PROBLEM REQUIREMENTS:
Can you copy, word for word, the part of the records below that starts with the line containing "Given the options" and continues to the end of the records?

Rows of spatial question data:
----

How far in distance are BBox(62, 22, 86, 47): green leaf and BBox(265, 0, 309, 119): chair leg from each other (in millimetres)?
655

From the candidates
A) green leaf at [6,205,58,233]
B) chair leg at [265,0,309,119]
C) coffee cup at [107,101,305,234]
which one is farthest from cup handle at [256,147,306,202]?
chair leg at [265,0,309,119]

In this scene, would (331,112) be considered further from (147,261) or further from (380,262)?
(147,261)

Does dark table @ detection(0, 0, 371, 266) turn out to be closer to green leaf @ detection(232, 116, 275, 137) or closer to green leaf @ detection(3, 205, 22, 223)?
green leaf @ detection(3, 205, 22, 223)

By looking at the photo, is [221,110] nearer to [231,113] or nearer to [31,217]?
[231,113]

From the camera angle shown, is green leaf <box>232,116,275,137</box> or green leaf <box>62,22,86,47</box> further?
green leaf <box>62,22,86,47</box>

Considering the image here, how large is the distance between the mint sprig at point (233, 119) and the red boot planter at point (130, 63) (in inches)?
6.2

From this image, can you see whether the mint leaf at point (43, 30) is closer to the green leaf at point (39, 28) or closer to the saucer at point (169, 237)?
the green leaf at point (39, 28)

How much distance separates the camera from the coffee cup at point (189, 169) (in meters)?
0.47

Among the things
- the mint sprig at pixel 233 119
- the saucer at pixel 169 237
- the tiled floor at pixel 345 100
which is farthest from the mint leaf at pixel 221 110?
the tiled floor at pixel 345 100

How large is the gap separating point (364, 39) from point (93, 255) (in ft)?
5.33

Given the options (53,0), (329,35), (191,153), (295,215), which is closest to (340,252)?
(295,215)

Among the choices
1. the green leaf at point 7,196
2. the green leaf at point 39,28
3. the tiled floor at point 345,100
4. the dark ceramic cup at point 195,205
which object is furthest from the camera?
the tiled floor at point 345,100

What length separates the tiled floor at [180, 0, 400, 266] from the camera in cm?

----

THE COMPLETED TASK:
Given the options (53,0), (329,35), (191,153), (295,215), which is closest to (340,252)?
(295,215)

Among the choices
1. the green leaf at point 7,196
2. the green leaf at point 39,28
3. the tiled floor at point 345,100
4. the dark ceramic cup at point 195,205
which object is furthest from the camera?
the tiled floor at point 345,100

What length separates the tiled floor at [180, 0, 400, 266] from the camera in cm?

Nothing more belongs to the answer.